Three Moments of Clarity
How do you explore these issues that we've been talking about - all of the issues around being late and over-budget? One was is to explore them though games and improvisation. I feel a bit weird saying this - it's in some way so contrary to the notion that "project management is just common sense." It sounds like I'm saying that you should explore the challenges of project management through interpretative dance. Well maybe, one day.
For now, I've been really interested in reading the work of improvisation pioneer Keith Johnstone. One of the first topics that he covers in his book "Impro" is status. And I really wanted to explore these issues, so I hired an actor to work through with me all the exercises that Johnstone discusses in his book. We did things like play a scene several times - one of us starting the scene high status, and one of us starting the scene low-status and over the course of the scene having our status swap. We also messed around with the physical cues for status - playing scenes where one of us touched their head a lot during the scene (try it, it's impossible not to feel low status when you're tugging your forelock). Also we played scenes where one of us talked quickly and says "erm" a lot.
And we're starting to get the hang of this now. [Pause] For instance. [Pause] I have found [Pause] that taking [Pause] long pauses [Pause] between the things that I say. [Pause] Even if [Pause] the pauses [Pause] aren't [Pause] at the beginning of sentences, seems to give me a certain extra authority.
But now it was time to put some of this drilling into a more realistic situation - into a "Late And Over-Budget" business setting. We ran a scene four or five times where I played a project manager and B played the client.
The first couple of scenes, when we were playing just status, B demolished me. I came into the scene and tried, in a high status to say that the project was late. There were a few interesting things about these scenes. The first thing was that, even if you knew nothing about project management and software development, you could come out with exactly the same words and phrases that customers, clients and senior managers say every day.
- Simply denying that the project will be late - saying something like "It has to be on time, there's no alternative."
- Attacking competency, pretending that the task is simple "I don't know why you can't simply plan what you're going to do and then do it. M 12-year-old son can do that - he manages to plan all his lessons and activities and do his homework - what can't you?" (what's spooky about this is almost WORD FOR WORD what a senior manage said to me after I'd explained that it was impossible to predict how long a several million pound project would take)
There are also a couple of other really interesting learnings from this seemingly simple exercise.
- The commitment and consistency principle, which is behind the conflict in the exercise doesn't ever have to be made explicit. In fact it's possible that if it isn't made explicit, it's more powerful.
- If you're the project manager delivering the "bad news", trying to defend yourself by elevating your status is a disaster (I've started to call this "rearing up" - if you do this, all that happens is that you get smacked down)

Records of scene-based questions:
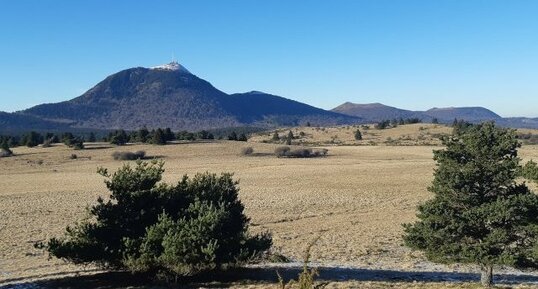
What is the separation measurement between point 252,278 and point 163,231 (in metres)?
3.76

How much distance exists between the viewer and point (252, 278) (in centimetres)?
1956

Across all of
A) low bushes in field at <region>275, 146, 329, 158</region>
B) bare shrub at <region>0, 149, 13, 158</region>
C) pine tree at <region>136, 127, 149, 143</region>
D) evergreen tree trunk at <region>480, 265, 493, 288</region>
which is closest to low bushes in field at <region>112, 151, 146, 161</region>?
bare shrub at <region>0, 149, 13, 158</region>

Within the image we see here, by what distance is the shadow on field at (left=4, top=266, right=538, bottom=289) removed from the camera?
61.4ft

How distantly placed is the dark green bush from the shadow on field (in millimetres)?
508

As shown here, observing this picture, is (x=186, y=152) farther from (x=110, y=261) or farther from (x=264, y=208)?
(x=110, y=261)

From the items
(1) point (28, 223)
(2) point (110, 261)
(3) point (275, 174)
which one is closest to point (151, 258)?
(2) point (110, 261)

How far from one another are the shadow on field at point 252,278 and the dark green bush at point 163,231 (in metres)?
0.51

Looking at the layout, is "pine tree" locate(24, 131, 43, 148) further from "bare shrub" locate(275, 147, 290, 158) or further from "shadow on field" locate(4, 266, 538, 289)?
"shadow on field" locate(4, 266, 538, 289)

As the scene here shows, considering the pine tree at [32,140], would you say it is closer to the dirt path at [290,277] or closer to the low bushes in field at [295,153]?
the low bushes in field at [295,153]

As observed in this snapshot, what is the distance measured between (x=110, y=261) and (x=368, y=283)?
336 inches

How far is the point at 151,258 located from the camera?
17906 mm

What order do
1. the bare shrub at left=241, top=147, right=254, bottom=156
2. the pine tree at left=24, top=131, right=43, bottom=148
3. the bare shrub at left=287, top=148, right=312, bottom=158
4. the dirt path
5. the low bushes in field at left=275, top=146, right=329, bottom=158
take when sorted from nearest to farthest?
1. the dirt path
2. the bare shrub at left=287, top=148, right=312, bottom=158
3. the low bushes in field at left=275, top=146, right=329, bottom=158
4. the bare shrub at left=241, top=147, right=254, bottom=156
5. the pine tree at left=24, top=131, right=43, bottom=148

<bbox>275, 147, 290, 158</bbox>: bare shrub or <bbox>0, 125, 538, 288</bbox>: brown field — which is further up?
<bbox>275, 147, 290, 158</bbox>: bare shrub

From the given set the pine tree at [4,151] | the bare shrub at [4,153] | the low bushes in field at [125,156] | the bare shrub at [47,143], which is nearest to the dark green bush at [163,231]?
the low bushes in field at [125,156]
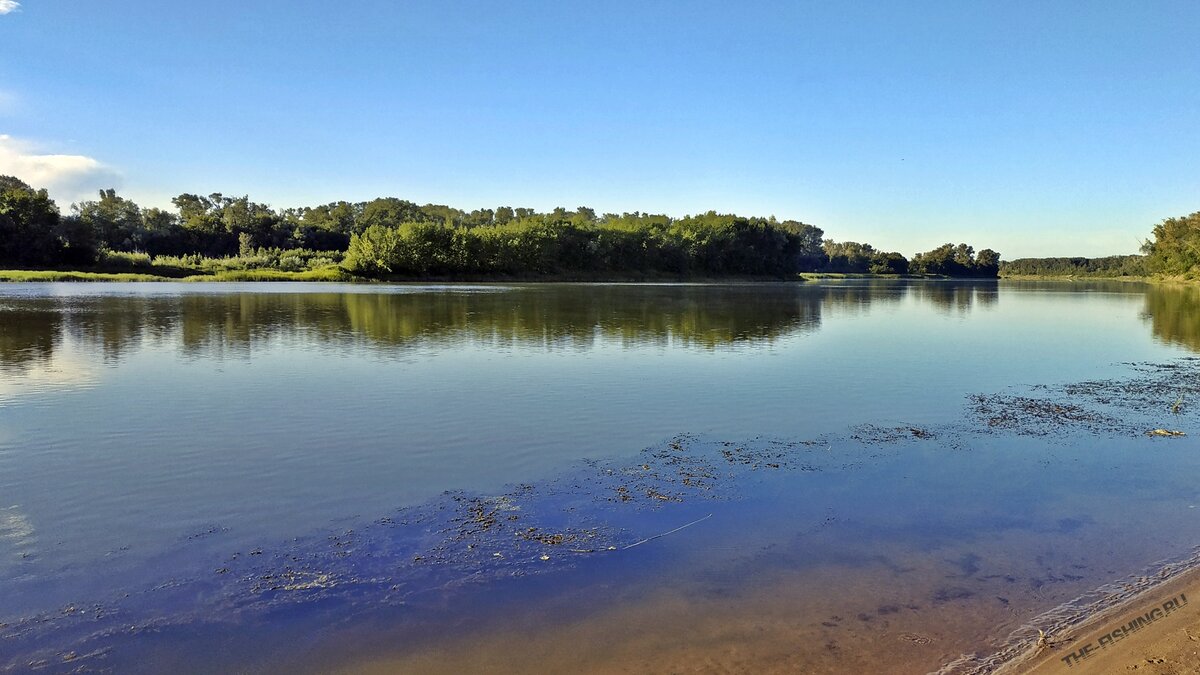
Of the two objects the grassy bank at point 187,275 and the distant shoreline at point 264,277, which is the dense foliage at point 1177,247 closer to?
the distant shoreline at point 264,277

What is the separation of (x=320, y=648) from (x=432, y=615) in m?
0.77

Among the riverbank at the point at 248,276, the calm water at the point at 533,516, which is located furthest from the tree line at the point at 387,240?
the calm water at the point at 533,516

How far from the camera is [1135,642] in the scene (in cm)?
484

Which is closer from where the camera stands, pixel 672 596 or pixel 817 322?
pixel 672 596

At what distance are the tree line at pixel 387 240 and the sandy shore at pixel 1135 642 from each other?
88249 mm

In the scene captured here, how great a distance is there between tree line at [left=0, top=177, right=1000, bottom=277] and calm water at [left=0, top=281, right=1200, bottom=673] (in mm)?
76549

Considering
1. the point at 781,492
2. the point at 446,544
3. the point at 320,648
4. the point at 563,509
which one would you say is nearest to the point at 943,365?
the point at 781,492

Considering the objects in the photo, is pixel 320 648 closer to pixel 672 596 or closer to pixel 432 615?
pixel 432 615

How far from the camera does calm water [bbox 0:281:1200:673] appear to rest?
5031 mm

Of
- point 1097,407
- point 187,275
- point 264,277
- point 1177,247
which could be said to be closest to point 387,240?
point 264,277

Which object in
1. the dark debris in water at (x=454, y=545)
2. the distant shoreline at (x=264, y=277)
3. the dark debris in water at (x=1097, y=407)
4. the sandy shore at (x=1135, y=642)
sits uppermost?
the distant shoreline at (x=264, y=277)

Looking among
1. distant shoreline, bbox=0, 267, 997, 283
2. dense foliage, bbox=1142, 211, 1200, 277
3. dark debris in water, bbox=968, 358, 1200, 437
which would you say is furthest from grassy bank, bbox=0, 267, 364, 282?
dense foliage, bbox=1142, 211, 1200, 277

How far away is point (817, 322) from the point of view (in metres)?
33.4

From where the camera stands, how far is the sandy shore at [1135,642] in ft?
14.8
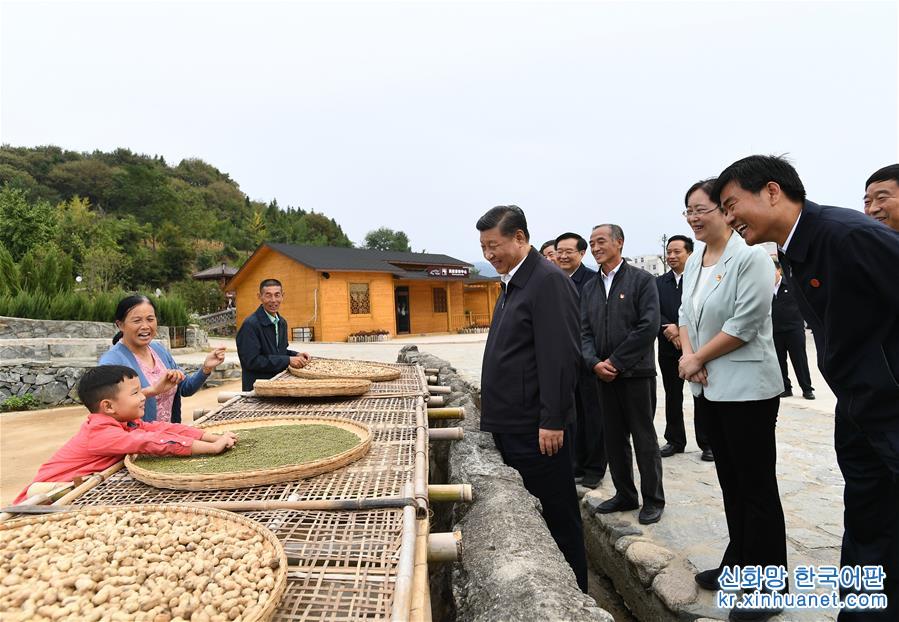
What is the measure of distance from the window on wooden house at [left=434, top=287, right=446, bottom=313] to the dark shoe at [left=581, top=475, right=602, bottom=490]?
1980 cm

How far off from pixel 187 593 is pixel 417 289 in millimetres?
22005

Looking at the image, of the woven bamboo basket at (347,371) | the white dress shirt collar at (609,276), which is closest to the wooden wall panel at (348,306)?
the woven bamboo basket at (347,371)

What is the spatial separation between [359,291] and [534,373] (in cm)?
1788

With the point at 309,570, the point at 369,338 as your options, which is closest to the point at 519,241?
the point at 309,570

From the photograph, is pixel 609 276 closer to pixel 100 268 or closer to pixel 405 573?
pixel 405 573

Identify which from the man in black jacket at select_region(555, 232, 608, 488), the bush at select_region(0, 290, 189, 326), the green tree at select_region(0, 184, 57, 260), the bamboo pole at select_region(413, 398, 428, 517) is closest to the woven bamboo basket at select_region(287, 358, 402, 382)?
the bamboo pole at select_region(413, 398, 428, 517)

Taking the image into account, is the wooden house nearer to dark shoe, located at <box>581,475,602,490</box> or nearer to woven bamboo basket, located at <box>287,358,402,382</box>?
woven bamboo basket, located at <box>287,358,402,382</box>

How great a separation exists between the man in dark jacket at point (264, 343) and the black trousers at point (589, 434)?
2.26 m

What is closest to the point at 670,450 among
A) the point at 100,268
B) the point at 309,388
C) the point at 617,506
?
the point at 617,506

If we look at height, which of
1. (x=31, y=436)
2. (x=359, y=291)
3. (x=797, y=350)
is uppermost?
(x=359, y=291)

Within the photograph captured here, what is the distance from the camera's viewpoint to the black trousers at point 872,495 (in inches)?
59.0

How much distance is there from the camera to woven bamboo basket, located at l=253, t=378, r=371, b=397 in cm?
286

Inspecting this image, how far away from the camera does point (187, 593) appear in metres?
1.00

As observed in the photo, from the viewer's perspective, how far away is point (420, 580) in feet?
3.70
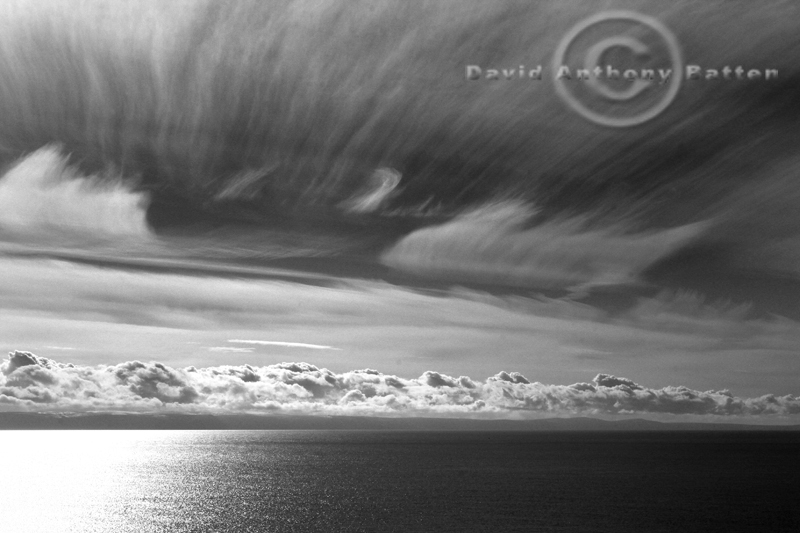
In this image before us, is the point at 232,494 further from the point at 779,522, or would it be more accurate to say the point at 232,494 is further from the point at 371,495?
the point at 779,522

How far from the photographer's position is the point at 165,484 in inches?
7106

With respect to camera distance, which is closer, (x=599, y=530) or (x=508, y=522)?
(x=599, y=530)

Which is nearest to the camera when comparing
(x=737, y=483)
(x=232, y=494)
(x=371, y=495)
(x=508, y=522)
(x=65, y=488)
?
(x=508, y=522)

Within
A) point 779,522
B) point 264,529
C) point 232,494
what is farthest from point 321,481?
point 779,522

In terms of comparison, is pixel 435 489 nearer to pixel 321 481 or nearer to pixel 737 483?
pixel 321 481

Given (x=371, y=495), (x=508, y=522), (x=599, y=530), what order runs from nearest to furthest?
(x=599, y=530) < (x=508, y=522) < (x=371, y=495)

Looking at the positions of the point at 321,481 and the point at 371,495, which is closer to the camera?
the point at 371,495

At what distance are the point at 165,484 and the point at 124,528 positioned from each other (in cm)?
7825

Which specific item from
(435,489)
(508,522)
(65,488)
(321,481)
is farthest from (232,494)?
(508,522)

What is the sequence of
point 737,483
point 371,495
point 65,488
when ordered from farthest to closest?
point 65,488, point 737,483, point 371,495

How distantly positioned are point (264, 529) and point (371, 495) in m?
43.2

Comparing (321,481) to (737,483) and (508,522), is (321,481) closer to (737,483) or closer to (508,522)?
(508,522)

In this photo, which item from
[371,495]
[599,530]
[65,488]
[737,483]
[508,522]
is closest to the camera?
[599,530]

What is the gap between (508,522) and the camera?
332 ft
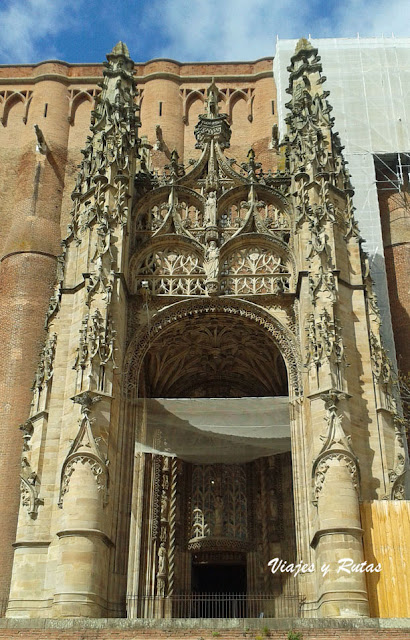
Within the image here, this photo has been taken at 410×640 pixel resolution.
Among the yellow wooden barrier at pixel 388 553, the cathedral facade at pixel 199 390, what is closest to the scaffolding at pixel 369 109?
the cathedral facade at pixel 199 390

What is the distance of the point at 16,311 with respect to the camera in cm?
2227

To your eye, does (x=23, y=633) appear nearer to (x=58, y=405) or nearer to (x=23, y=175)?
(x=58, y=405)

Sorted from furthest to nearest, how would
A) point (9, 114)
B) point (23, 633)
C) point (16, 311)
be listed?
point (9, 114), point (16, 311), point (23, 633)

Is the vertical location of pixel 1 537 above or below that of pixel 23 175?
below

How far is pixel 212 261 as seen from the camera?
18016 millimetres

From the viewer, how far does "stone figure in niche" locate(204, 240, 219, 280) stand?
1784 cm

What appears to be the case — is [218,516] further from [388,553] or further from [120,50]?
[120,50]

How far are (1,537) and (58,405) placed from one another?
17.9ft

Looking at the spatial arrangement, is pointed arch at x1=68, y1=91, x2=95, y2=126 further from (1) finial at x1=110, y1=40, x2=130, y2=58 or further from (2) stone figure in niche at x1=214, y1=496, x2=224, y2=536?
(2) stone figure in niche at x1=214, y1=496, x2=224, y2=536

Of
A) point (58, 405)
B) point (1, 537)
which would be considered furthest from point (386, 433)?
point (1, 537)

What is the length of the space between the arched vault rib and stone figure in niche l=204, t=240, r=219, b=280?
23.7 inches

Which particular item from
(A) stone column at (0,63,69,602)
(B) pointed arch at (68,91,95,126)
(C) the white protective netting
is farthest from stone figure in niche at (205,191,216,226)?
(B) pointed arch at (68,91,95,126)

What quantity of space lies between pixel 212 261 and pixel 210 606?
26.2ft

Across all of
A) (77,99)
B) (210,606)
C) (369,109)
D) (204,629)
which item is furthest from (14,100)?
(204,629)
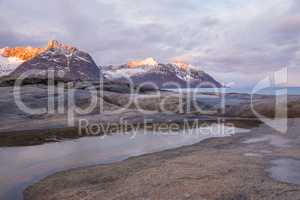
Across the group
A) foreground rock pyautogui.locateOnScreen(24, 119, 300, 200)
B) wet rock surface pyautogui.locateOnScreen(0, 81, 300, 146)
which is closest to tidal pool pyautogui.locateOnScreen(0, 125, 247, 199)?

▸ Required tasks:
A – In the text on improv and project management, what did the writer find that taking long pauses between things said seemed to give?
B – Proceed with the text on improv and project management, picking up right after its last sentence.
The records are separate material, unrelated to the text on improv and project management.

▸ Task results:
A – A certain extra authority.

B –
- Similarly, trying to drop your status as a way of getting out of the situation is disastrous because it simply stores up trouble for later e.g. agreeing that because a project has to be done for a certain date, it can be, without any discussion of what is going to change to make this possible.
I seems that the best thing to do in situations like this is keep your status just slightly below that of the person you're talking to.
If I'm being honest, just using status manipulations wasn't paying off in quite the way that I'd hoped. Then B suggested that I try an approach which is often known as "the shit sandwich."
Now, I was loathe in one way to try this. Which is hilarious isn't it? This is just improv in a safe place, the whole point of it is that you should be able to try anything. But it a way it goes to show the value of improv. The way I explain it to myself is that you only have one neurology - it's the same one for real life and pretent. The down side of this is that we're loathe to take "risks" even in the safe space of improvisation. The upside is that the way we behave in pretend situations is very similar to the way we would behave in real situations.
Anyway? Why was a I loathe to try this. It seems ridiculous now, writing it down, but it was - because I know that there's a whole bunch of stuff out there on the internet condemning this approach. I think the negotiation people would call this "easing in", not talking directly about the thing that you're talking about.
Anyway, in the end we tried the scene. And I tried to make it "Good news/Bad news/Good news" but curiously at the same time, what came out was a scene where there was "Clarity/Clarity/Clarity." And this made it very difficult for B to be as difficult as he had been in previous scenes.
Here's what I said:
The good news is that we've made it this far through the project. The project is 80 percent finished. The bad news is that it's taken twice the time that we thought it would to get where we are. And what this tells us, really clearly is that we're not going to make the deadline that we've been discussing.
Then I went on to try to finish off the sandwich with a bit of good news:
But although, we both agree this isn't great, even this isn't all bad news, because it makes it clear that if we set the deadline to be X, that would be an achievable deadline that we could all sign up to.
That last bit was hard, even to write it just now was hard (see - only one neurology). But the amazing thing was - IT WORKED.
As B said "You gave me nowhere to go."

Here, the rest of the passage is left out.